» Problem description:
Rewrite the records starting at the line containing "How far away" and ending at the end of the records, replacing "nearer" with "closer" and leaving everything else the same.

» Data for processing:

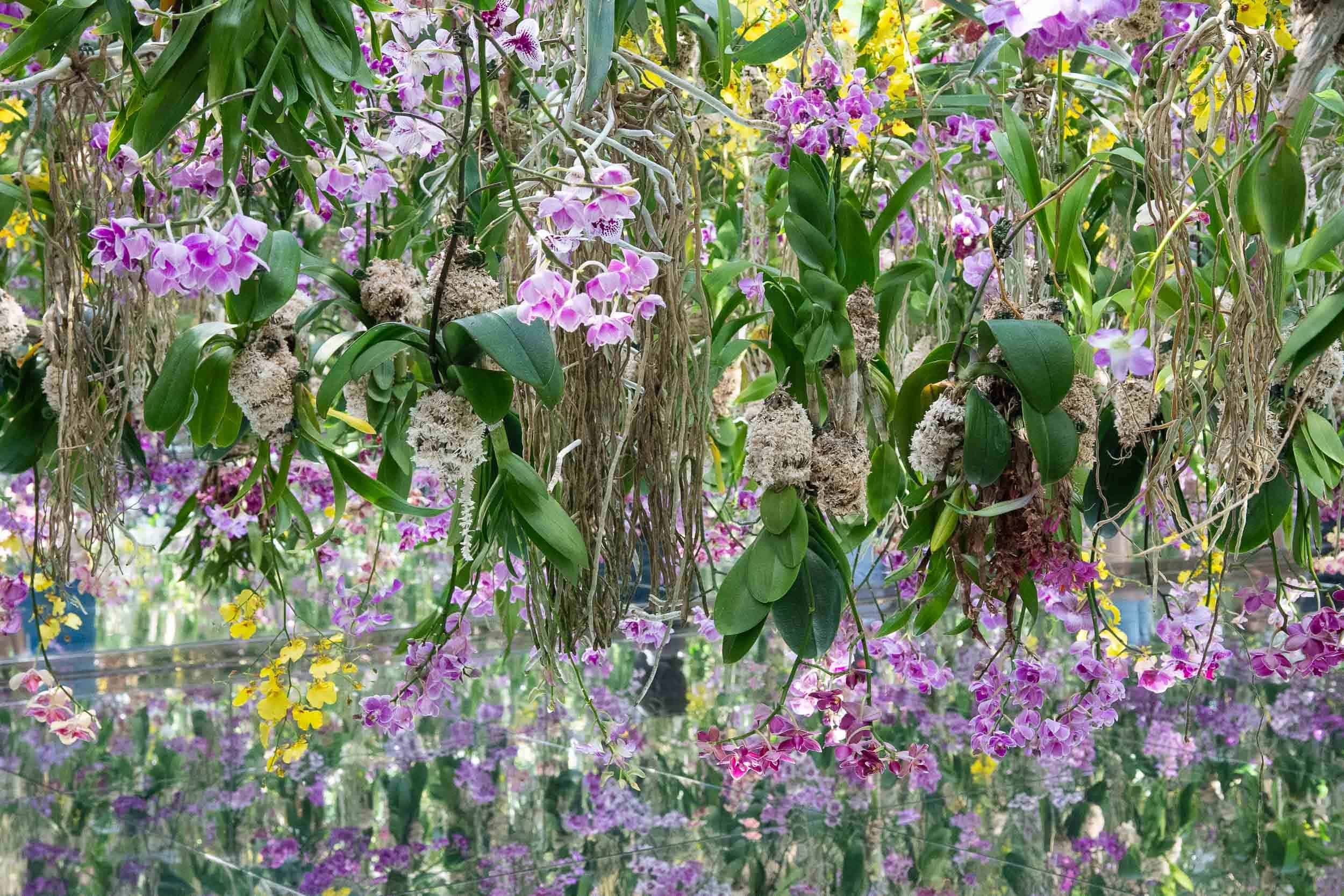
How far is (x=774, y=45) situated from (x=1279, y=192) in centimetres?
43

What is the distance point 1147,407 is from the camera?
0.82m

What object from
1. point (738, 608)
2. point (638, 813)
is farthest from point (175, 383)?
point (638, 813)

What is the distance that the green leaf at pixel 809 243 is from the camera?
80cm

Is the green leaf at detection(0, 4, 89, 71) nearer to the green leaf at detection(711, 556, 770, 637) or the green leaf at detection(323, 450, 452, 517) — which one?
the green leaf at detection(323, 450, 452, 517)

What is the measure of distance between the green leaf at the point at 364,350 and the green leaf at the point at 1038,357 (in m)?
0.31

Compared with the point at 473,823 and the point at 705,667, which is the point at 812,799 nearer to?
the point at 473,823

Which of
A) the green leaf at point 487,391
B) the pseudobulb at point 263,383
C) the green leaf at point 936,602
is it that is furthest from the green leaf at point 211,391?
the green leaf at point 936,602

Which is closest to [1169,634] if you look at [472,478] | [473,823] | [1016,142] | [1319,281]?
[1319,281]

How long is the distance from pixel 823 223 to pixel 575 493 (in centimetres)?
26

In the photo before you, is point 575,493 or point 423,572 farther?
point 423,572

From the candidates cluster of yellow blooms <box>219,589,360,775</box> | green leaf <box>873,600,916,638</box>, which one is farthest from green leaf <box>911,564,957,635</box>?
cluster of yellow blooms <box>219,589,360,775</box>

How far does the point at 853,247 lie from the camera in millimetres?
833

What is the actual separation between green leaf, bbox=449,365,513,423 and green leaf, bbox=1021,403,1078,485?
0.29m

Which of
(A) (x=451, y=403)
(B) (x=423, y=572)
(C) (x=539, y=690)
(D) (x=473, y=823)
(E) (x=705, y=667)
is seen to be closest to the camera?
(A) (x=451, y=403)
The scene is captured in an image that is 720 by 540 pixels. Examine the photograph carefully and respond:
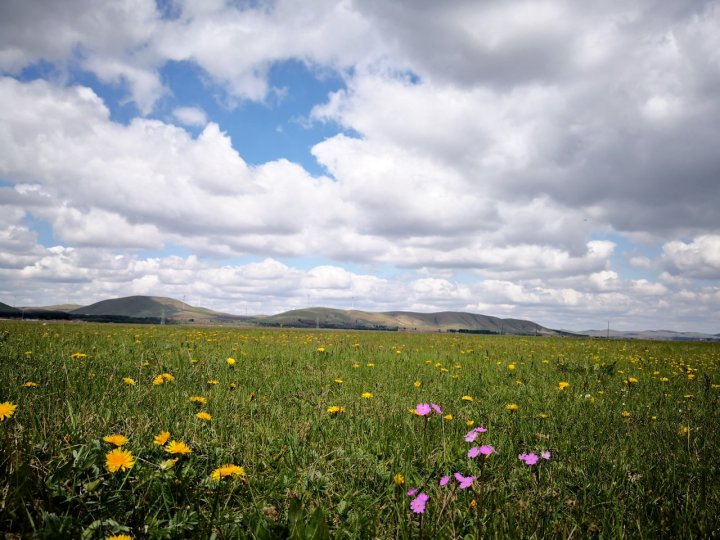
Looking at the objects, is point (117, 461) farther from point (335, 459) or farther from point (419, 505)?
point (419, 505)

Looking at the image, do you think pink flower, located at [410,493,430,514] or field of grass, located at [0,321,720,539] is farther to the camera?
field of grass, located at [0,321,720,539]

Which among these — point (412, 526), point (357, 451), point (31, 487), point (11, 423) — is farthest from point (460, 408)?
point (11, 423)

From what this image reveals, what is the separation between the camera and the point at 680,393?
22.4ft

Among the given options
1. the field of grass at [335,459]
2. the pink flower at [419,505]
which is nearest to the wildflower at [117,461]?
the field of grass at [335,459]

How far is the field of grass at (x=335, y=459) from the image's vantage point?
2.21 meters

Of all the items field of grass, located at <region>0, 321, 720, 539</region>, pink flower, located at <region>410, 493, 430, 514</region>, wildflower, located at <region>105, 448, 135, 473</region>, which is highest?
wildflower, located at <region>105, 448, 135, 473</region>

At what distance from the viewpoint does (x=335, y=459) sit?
3057mm

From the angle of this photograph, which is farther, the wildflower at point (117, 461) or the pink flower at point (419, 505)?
the wildflower at point (117, 461)

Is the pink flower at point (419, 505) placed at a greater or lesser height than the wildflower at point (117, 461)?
lesser

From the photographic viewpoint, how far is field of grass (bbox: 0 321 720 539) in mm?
2207

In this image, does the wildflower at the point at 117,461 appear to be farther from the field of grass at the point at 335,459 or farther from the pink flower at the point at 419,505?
the pink flower at the point at 419,505

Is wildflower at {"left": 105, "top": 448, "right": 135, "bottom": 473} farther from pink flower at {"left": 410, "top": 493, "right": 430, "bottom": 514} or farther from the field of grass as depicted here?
pink flower at {"left": 410, "top": 493, "right": 430, "bottom": 514}

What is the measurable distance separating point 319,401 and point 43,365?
462 centimetres

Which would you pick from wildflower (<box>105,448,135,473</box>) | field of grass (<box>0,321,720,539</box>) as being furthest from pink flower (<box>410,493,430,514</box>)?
wildflower (<box>105,448,135,473</box>)
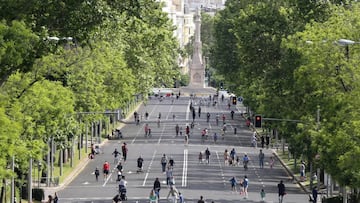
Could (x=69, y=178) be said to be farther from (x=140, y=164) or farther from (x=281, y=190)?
(x=281, y=190)

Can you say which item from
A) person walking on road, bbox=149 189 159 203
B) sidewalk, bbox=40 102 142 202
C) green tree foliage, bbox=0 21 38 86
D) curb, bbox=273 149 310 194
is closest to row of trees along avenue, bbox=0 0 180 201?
green tree foliage, bbox=0 21 38 86

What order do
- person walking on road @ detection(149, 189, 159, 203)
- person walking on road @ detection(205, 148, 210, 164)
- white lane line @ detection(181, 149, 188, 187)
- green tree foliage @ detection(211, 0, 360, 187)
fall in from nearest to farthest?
green tree foliage @ detection(211, 0, 360, 187) < person walking on road @ detection(149, 189, 159, 203) < white lane line @ detection(181, 149, 188, 187) < person walking on road @ detection(205, 148, 210, 164)

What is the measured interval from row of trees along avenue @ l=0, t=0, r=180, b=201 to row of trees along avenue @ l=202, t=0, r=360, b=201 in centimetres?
864

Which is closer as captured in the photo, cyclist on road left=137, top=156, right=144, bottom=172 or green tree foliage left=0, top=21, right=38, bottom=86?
green tree foliage left=0, top=21, right=38, bottom=86

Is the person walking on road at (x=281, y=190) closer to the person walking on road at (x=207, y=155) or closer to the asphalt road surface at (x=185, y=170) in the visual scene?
the asphalt road surface at (x=185, y=170)

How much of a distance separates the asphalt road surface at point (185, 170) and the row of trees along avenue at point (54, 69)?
3580 millimetres

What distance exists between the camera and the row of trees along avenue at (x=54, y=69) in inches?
1725

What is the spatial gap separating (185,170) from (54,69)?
71.0ft

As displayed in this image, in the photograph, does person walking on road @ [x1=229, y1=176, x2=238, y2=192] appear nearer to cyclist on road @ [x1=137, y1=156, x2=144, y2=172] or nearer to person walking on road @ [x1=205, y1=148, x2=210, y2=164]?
cyclist on road @ [x1=137, y1=156, x2=144, y2=172]

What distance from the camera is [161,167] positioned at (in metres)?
86.1

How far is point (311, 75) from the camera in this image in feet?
207

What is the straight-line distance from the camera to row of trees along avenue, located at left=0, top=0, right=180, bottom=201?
4381cm

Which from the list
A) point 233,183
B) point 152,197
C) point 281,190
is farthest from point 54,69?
point 281,190

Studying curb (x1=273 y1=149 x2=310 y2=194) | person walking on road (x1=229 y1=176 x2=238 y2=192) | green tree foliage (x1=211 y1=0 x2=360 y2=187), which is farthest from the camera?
curb (x1=273 y1=149 x2=310 y2=194)
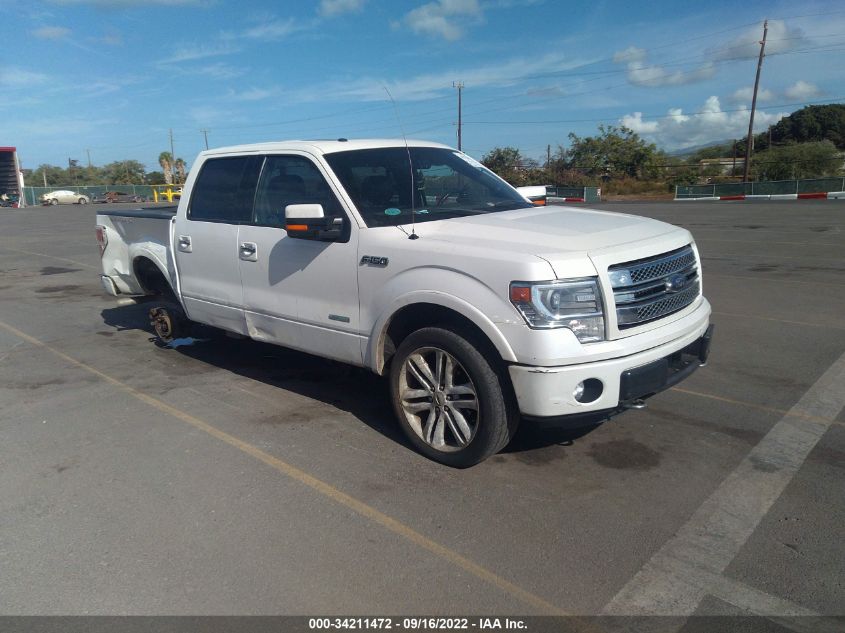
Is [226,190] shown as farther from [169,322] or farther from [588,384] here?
[588,384]

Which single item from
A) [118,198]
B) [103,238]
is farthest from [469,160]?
[118,198]

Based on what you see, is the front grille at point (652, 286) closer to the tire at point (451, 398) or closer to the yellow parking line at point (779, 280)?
the tire at point (451, 398)

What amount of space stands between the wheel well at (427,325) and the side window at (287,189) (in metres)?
0.90

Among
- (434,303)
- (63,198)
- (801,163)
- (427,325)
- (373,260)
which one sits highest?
(801,163)

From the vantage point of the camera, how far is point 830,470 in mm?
4000

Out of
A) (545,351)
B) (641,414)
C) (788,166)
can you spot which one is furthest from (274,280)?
(788,166)

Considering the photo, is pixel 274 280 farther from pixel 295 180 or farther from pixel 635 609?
pixel 635 609

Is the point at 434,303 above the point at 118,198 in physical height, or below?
below

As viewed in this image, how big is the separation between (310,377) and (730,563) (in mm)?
3903

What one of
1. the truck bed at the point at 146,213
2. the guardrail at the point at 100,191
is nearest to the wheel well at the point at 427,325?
the truck bed at the point at 146,213

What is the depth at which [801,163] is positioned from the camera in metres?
54.3

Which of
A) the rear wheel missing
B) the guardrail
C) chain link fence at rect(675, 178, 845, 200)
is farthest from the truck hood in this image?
the guardrail

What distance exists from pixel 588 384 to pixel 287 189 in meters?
2.84

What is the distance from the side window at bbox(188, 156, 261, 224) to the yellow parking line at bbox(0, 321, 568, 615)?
163cm
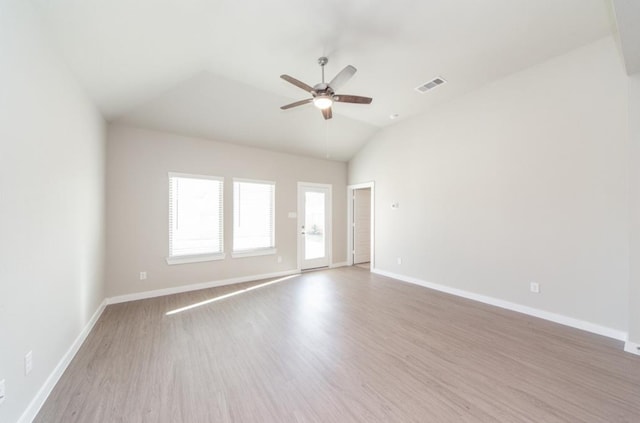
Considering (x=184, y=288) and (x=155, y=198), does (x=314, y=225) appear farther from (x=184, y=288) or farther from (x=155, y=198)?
(x=155, y=198)

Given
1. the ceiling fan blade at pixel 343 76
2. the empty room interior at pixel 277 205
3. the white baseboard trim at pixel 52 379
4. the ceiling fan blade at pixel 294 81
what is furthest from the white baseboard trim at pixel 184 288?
the ceiling fan blade at pixel 343 76

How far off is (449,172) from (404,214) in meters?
1.23

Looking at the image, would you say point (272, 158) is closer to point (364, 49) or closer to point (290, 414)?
point (364, 49)

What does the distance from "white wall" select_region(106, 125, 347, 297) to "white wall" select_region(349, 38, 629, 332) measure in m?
3.30

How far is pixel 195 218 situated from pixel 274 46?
126 inches

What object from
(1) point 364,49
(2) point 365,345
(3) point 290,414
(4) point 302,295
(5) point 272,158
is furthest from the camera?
(5) point 272,158

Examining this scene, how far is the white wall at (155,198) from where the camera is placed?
3965 mm

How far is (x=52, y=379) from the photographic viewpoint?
2.07 m

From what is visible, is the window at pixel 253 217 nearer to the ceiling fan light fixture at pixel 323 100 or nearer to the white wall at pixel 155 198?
the white wall at pixel 155 198

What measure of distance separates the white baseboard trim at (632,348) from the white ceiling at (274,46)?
133 inches

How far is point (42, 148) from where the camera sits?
1.93 meters

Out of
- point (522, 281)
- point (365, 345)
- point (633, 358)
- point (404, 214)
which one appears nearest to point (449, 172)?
point (404, 214)

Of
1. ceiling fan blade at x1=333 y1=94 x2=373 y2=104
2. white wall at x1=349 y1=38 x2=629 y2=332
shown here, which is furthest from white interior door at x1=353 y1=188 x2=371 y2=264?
ceiling fan blade at x1=333 y1=94 x2=373 y2=104

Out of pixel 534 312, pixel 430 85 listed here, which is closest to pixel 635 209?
pixel 534 312
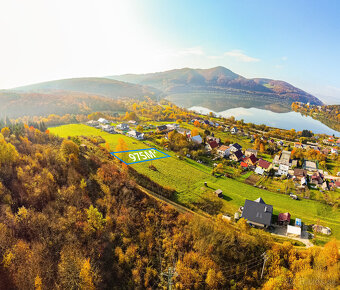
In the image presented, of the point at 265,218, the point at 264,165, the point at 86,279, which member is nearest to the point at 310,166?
the point at 264,165

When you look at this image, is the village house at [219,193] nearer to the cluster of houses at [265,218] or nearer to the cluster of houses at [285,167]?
the cluster of houses at [265,218]

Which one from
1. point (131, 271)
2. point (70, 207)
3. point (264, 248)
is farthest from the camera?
point (70, 207)

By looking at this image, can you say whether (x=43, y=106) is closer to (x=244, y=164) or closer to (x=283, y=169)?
(x=244, y=164)

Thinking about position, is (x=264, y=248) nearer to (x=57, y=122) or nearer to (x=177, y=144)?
(x=177, y=144)

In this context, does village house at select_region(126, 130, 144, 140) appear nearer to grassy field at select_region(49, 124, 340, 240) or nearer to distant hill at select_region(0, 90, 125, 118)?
grassy field at select_region(49, 124, 340, 240)

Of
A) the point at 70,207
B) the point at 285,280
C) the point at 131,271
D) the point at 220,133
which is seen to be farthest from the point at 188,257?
the point at 220,133

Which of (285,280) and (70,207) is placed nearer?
(285,280)

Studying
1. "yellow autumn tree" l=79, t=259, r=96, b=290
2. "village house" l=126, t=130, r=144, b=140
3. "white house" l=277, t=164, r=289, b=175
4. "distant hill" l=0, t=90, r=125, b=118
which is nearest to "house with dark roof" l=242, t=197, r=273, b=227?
"white house" l=277, t=164, r=289, b=175
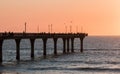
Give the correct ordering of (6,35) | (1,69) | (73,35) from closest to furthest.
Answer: (1,69), (6,35), (73,35)

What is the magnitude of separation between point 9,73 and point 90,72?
11.6 m

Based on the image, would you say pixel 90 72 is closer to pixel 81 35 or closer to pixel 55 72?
pixel 55 72

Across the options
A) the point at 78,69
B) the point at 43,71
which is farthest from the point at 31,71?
the point at 78,69

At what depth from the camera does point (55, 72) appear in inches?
2633

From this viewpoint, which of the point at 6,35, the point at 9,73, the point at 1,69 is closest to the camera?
the point at 9,73

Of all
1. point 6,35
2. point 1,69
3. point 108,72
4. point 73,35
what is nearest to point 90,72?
point 108,72

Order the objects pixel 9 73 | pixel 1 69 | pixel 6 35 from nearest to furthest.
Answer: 1. pixel 9 73
2. pixel 1 69
3. pixel 6 35

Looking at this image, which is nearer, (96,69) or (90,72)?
(90,72)

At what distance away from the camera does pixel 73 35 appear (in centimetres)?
12469

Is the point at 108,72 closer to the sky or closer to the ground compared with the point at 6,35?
closer to the ground

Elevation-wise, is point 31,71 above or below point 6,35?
below

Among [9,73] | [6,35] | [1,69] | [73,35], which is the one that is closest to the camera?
[9,73]

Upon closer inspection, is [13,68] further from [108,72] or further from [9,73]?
[108,72]

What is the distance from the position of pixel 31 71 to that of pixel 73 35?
2244 inches
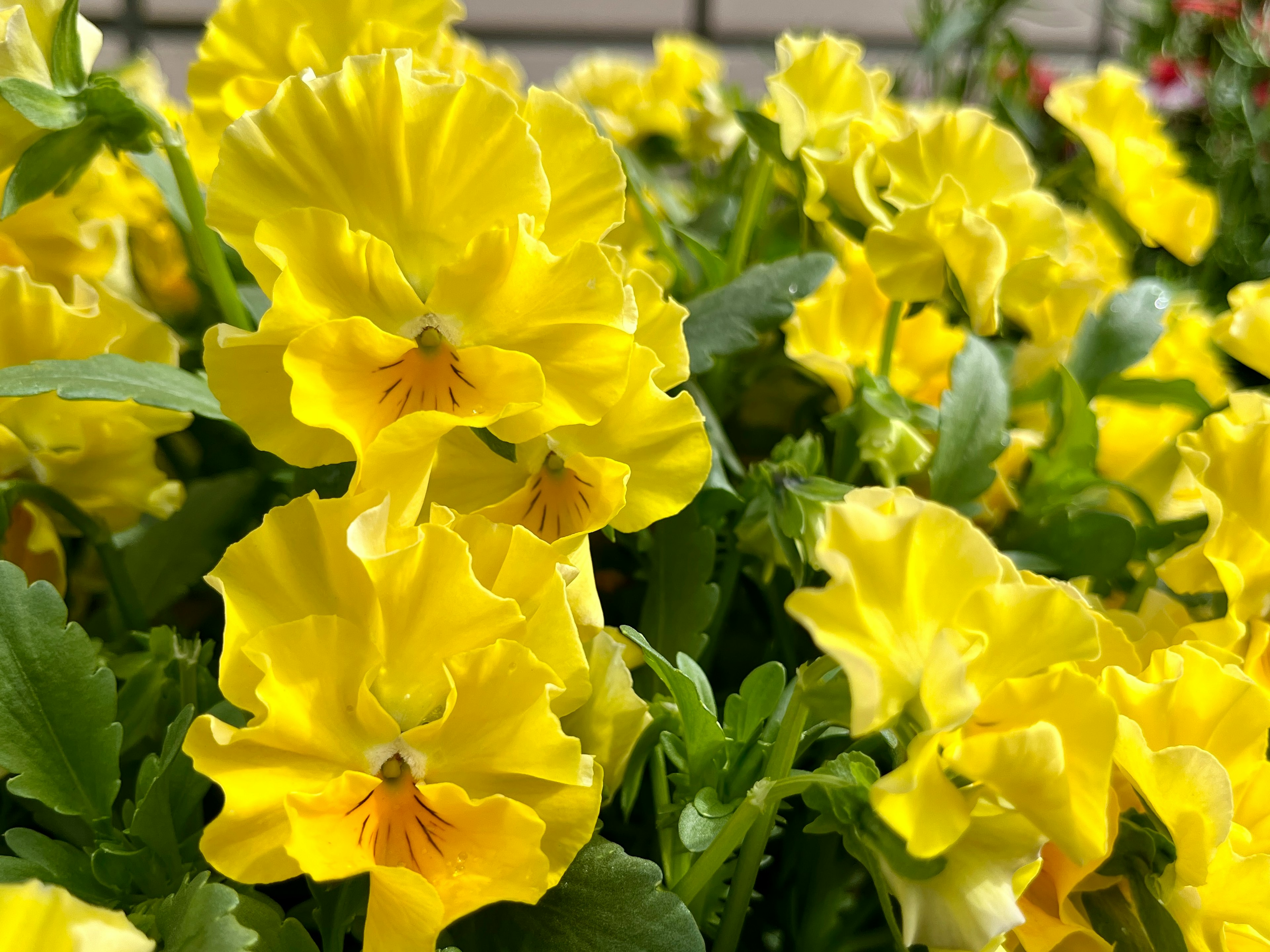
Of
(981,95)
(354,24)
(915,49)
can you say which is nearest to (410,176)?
(354,24)

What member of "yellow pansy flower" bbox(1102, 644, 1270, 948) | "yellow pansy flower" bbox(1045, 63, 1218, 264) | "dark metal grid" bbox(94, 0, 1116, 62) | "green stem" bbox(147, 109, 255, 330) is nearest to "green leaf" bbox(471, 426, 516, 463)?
"green stem" bbox(147, 109, 255, 330)

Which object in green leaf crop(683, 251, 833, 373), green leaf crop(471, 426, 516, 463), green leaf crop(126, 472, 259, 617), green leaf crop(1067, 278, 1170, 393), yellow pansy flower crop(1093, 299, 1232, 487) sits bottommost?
green leaf crop(126, 472, 259, 617)

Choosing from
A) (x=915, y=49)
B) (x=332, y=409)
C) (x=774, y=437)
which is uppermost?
(x=332, y=409)

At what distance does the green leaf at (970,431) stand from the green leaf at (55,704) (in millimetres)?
334

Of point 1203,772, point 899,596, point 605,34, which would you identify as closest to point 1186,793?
point 1203,772

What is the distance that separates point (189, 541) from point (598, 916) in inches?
10.4

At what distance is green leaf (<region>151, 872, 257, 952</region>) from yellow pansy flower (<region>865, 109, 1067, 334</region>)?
343 millimetres

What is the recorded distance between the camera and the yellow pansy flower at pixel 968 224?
452 mm

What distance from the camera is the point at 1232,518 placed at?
0.42 metres

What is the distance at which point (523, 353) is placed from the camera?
34 centimetres

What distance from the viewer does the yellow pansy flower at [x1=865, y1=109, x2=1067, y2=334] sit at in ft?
1.48

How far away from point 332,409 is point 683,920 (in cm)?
18

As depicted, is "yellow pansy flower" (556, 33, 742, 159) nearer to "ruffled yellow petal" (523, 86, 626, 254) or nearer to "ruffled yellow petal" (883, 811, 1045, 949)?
"ruffled yellow petal" (523, 86, 626, 254)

» Correct response:
How far away from point 332,409 is point 683,920 (in cm)?
18

As depicted, is "yellow pansy flower" (556, 33, 742, 159) closer to "ruffled yellow petal" (523, 86, 626, 254) or closer to "ruffled yellow petal" (883, 811, 1045, 949)?
"ruffled yellow petal" (523, 86, 626, 254)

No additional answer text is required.